╭──

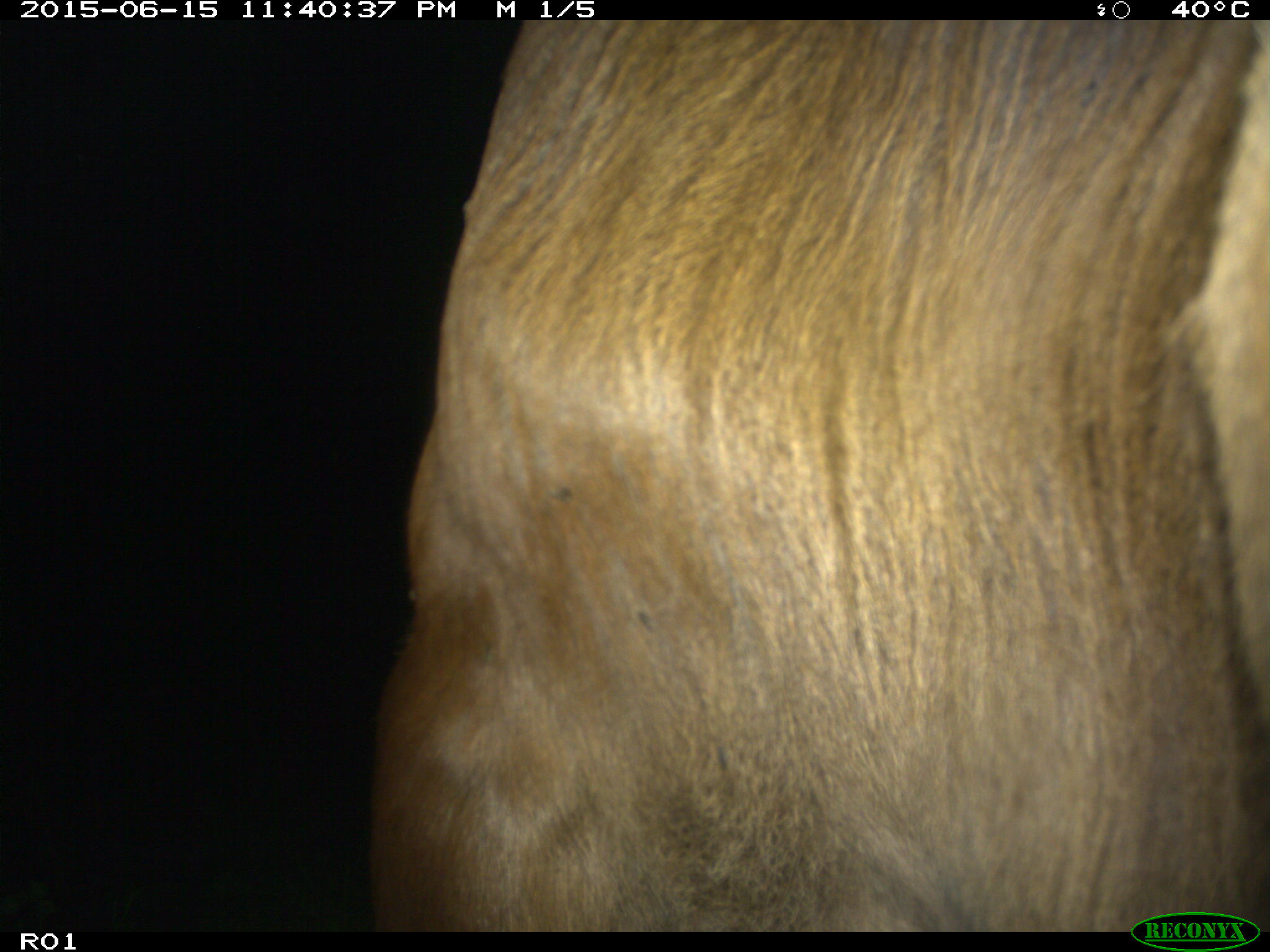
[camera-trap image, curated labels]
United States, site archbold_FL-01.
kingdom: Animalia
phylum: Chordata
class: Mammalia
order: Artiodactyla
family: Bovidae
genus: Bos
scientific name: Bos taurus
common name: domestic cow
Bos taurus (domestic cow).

╰──
╭──

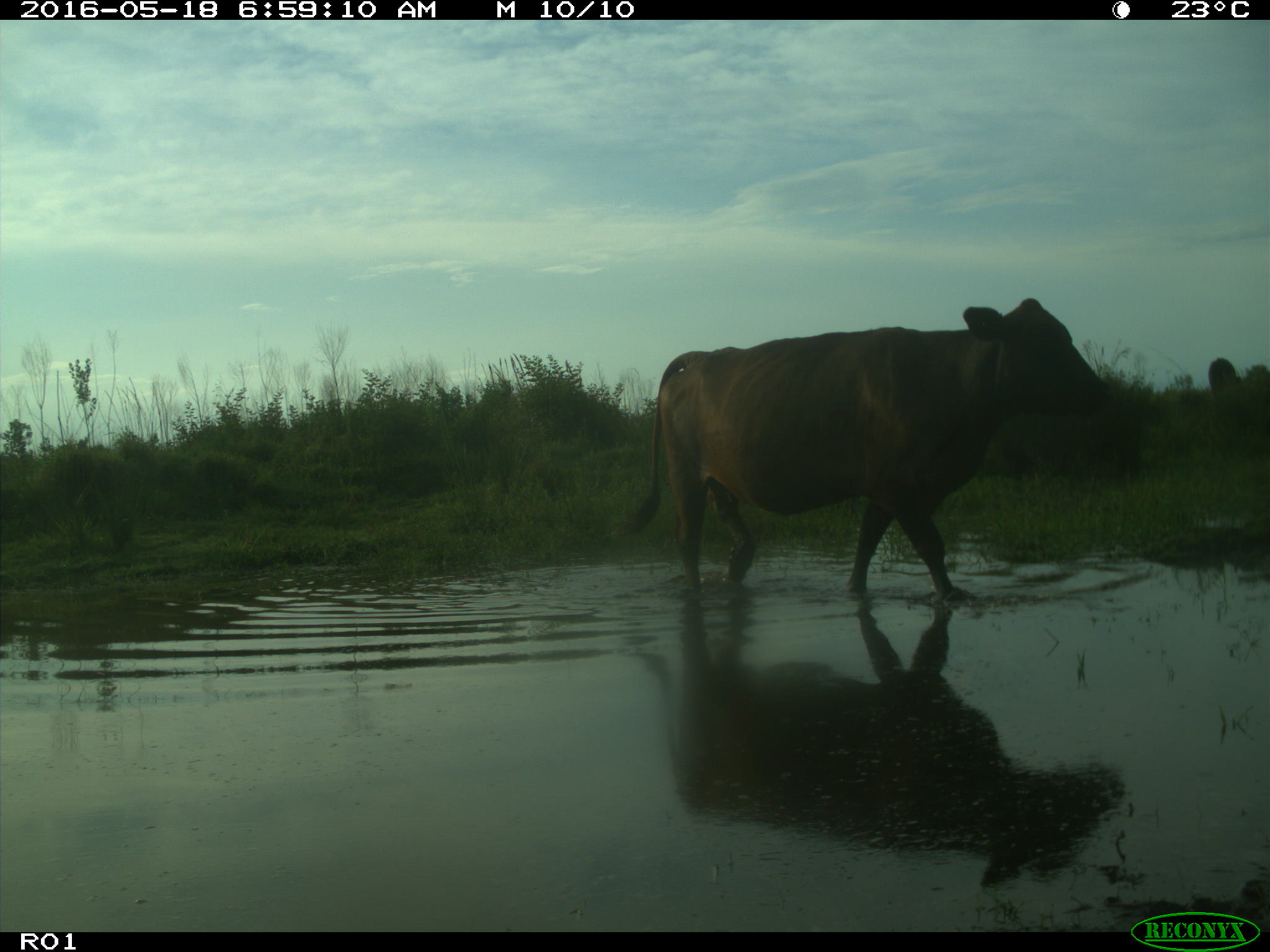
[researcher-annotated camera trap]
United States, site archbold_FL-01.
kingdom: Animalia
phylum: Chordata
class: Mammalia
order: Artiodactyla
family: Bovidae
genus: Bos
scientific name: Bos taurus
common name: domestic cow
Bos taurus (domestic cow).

╰──

Wherever a line holds the word "trap", copy that line out of the entries above.

# Finished task
[camera-trap image, curated labels]
[researcher-annotated camera trap]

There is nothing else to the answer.